Mathematica Data Visualization by Nazmus Saquib, Packt Publishing Book Review

I love data, math, stats and I love to visualize information. But Mathematica has always been, and remains the forbidden fruit to me (due to its cost). Therefore I was very glad to agree on an opportunity to review Mathematica Data Visualization. The book stood to its promise. I liked every page of it. The is book is packed with insightful examples to producing all (or most) the most common graphs and charts a data scientist may need in ones professional life. What I actually initially expected is to read the book for a few weeks, but finished it in one evening. Pity, I could not install comparable software on my Linux laptop to try the visualizations out myself. But I was touched by the sheer visualization offerings. Mathematica seems to be the only one that offers Paired Histograms, and I wasn't expecting it to feature a full support to Geo-visualizations (maps and paths).
Nazmus is a super skilled professional, he sure brings a lot to the table, I mean to the reader of the book. I would like to have another book from him on the actual programming in Mathematica with a real project coverage.
It is a very high quality book with many reference links to other relevant literature which will enable you to expand your knowledge further. Good investment at ~ $22 in my view and it actually can be used as an evaluation to using Mathematica in your next project or research.
Again, good book, 5 out of 5.
Disclaimer: I received a free ebook version of this book for review purposes from the publisher.

Kali Linux Network Scanning Cookbook by Justin Hutchens, Packt Publishing Book Review

With the advent of the constantly connected computers (not only the Internet) the attack surface has increased immensely. At the same time the user machines became as powerful as the servers were. However, there was very little done to educate computer professionals to detect, prevent and cope intrusions or penetration attacks. Kali Linux Network Scanning Cookbook can serve very well as one to close the gap.

A little on Kali Linux: it is a specialized distribution for penetration testing and forensics purposes. It got a lot of traction lately in the penn-testing and security pros circles. As one of the less subtle features, it runs always under the super user rights and typically is installed as a VM guest OS.

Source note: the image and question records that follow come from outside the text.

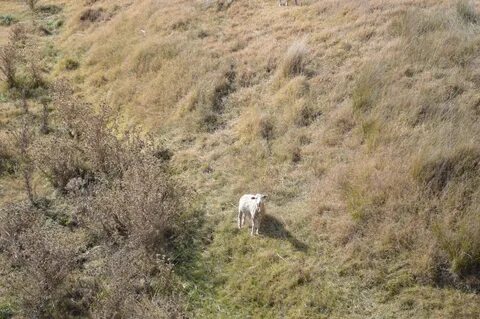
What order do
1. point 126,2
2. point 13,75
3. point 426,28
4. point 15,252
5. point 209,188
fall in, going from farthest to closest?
point 126,2
point 13,75
point 426,28
point 209,188
point 15,252

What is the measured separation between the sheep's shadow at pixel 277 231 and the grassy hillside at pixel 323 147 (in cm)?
2

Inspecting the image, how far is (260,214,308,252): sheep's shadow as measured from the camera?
19.9ft

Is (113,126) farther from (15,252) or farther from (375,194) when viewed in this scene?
(375,194)

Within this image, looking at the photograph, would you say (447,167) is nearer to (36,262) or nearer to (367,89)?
(367,89)

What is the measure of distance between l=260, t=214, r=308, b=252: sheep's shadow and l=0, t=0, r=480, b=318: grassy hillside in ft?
0.06

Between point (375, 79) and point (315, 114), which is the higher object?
point (375, 79)

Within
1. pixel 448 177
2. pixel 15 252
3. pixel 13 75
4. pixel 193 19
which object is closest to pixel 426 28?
pixel 448 177

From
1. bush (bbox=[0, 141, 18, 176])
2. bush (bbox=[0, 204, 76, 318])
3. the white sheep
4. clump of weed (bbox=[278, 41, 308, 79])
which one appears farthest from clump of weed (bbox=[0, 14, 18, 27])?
the white sheep

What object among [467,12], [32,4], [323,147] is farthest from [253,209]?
[32,4]

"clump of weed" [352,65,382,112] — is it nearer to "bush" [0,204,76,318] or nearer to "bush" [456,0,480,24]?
"bush" [456,0,480,24]

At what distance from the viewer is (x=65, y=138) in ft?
30.9

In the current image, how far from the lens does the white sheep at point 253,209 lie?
6.18 metres

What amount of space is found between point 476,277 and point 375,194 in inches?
59.2

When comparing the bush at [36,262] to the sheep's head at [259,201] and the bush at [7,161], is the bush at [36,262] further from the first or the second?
the sheep's head at [259,201]
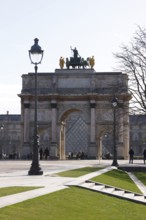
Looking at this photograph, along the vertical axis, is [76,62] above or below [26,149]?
above

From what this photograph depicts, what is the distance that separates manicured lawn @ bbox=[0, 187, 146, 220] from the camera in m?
12.3

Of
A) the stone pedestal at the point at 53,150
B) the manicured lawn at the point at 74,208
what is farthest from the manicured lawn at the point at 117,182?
the stone pedestal at the point at 53,150

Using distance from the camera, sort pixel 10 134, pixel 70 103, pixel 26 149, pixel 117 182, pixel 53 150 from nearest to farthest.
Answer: pixel 117 182 → pixel 53 150 → pixel 26 149 → pixel 70 103 → pixel 10 134

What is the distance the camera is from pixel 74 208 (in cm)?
1403

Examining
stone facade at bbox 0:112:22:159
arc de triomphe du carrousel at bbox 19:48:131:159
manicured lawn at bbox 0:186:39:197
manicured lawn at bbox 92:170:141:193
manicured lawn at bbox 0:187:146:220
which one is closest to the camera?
manicured lawn at bbox 0:187:146:220

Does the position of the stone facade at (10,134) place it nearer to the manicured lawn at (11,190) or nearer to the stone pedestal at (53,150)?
the stone pedestal at (53,150)

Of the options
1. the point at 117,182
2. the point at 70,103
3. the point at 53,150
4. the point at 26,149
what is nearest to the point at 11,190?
the point at 117,182

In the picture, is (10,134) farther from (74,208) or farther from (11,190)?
(74,208)

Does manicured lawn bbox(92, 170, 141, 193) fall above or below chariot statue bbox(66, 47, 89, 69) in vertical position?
below

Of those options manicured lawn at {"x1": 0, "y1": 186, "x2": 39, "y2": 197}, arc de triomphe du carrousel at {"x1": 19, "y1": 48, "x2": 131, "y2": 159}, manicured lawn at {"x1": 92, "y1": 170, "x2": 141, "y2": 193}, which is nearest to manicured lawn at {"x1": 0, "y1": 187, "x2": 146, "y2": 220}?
manicured lawn at {"x1": 0, "y1": 186, "x2": 39, "y2": 197}

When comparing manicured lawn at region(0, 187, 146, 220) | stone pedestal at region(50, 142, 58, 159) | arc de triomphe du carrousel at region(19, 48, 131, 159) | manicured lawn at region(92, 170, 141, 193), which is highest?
arc de triomphe du carrousel at region(19, 48, 131, 159)

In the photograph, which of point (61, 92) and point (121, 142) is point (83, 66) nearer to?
point (61, 92)

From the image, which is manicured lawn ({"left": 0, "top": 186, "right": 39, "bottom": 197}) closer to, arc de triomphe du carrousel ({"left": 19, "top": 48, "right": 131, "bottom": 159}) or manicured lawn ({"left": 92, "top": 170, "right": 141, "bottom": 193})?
manicured lawn ({"left": 92, "top": 170, "right": 141, "bottom": 193})

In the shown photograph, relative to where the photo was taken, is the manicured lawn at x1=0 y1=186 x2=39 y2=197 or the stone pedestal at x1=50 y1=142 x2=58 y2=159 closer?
the manicured lawn at x1=0 y1=186 x2=39 y2=197
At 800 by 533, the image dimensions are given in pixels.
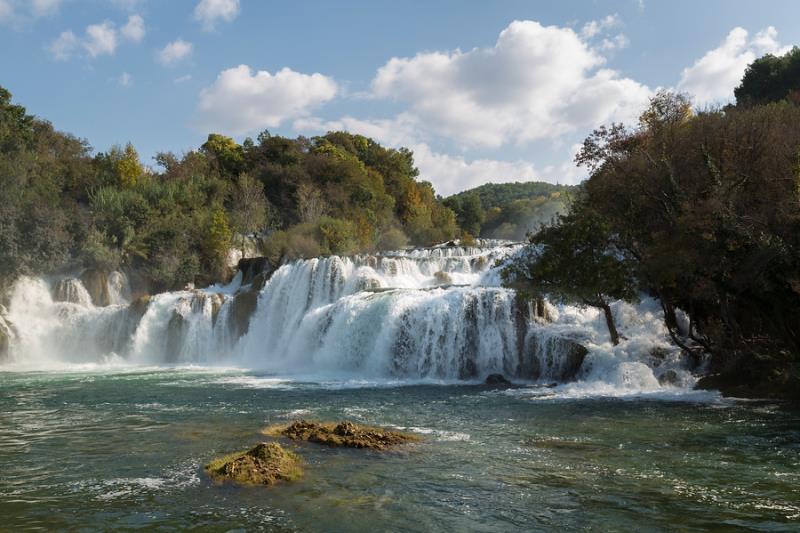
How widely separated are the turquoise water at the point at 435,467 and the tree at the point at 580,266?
3.18 meters

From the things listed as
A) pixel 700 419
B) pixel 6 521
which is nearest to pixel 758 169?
pixel 700 419

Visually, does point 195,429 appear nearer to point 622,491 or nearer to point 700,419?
point 622,491

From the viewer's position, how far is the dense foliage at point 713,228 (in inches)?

Let me tell, I was shocked the book counted 450 + pages! This is how much insight and tooling actually was created to harden your computing infrastructure (jargon used by security pros, meaning making your systems less vulnerable). It is hard to imagine an average practitioner would harness each in one’s daily use, but I would to strive to. And I advocate looking in details into every applicable offering. Besides, the book uses a lot of Python code, thus the reader shall make sure one is familiar and feels comfortable performing some coding as well using basic text editors as Nano and VI. If the reader ever decides to prepare for the book I would recommend a good book on Learning Python and another from Packt on VI – Hacking VIM.

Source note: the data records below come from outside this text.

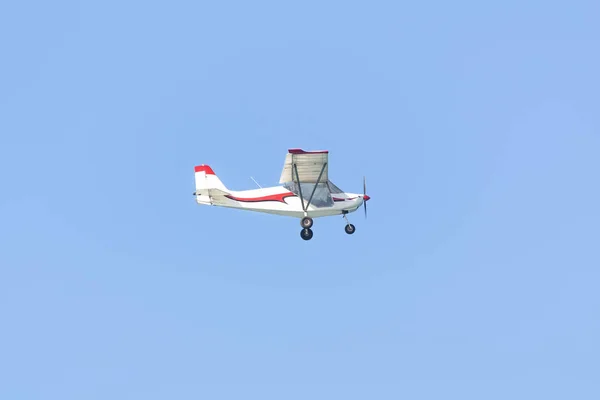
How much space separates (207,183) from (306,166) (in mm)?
4345

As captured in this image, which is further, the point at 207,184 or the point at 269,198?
the point at 269,198

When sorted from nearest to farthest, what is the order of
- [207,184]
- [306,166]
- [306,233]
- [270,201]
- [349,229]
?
[306,166] < [207,184] < [306,233] < [270,201] < [349,229]

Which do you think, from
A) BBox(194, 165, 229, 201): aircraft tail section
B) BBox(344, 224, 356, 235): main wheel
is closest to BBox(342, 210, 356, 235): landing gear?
BBox(344, 224, 356, 235): main wheel

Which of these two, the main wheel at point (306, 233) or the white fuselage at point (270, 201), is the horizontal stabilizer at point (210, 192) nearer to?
the white fuselage at point (270, 201)

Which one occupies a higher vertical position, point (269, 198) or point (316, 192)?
point (316, 192)

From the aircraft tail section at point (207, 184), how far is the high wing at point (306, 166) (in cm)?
260

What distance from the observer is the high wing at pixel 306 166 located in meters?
46.9

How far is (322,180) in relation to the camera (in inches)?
1917

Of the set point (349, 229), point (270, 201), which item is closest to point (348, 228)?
point (349, 229)

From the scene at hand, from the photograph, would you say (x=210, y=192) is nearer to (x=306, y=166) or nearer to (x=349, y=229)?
(x=306, y=166)

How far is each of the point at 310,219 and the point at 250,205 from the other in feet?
8.60

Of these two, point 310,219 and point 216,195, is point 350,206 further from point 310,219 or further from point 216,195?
point 216,195

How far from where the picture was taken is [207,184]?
48688 millimetres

Justin being a very experienced professional delivers the material at a very detailed level, in depth, with a lot of examples and in a very digestible format. If I am not mistaken several dozens of tools are covered in his book. I think this is unprecedented!

I liked the most the chapter on TCP scanning, it was both fun and insightful. The other topic I enjoyed and trust can apply at work as a data guy is the SQL Injection with sqlmap. Fingerprinting and ghost OS detection were new to me. The familiar, but impossible to not to get in touch with tools discussed in the book are matasploit, fping and SNMPWalk. Frankly, most tools were totally new to me and I was able to gain a lot of knowledge out of this book.

I rated this book as 5 out of 5 – there seems to be nothing that can be taken out of the book nor added. A great read, highly recommend it!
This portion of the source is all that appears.